*** Extracted records ***

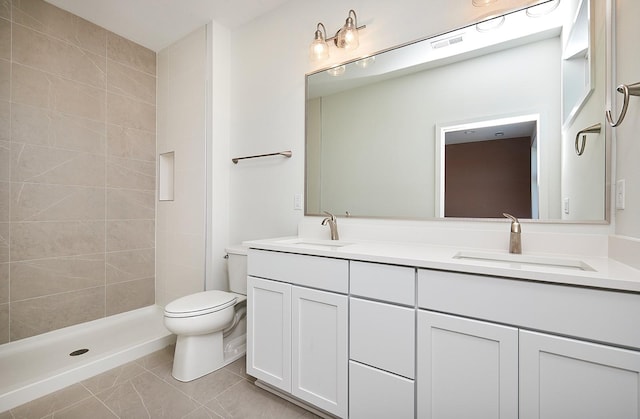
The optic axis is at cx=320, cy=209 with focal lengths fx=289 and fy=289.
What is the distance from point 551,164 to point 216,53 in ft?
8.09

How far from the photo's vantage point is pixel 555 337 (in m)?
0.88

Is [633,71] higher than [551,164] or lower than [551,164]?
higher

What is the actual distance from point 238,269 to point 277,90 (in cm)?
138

***
*** Extracted records ***

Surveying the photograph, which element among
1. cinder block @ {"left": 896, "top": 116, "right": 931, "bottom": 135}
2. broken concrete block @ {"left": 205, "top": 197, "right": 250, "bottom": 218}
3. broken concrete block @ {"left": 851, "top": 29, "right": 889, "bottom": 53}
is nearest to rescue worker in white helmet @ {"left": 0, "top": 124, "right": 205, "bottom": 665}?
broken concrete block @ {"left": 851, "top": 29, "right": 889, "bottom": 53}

***
*** Extracted records ***

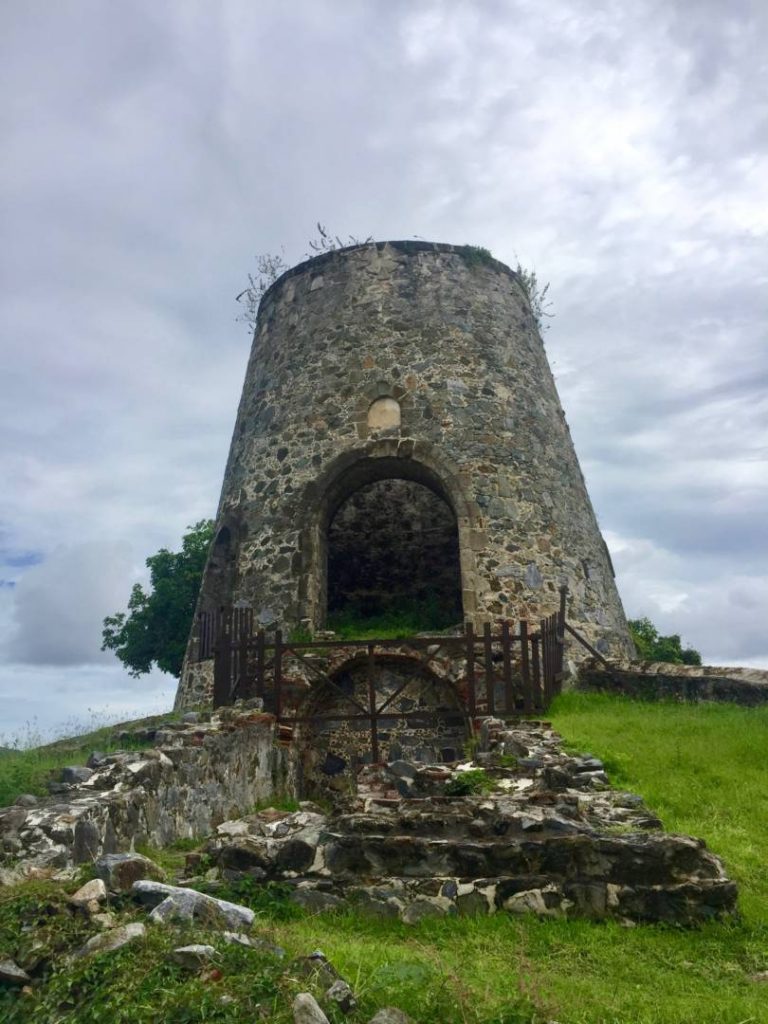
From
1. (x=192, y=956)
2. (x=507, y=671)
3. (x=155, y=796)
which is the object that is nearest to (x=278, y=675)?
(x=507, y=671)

***

## Written instruction
How many lines of the records contain the string "nearest", with case counting? Give only the number.

## The answer
2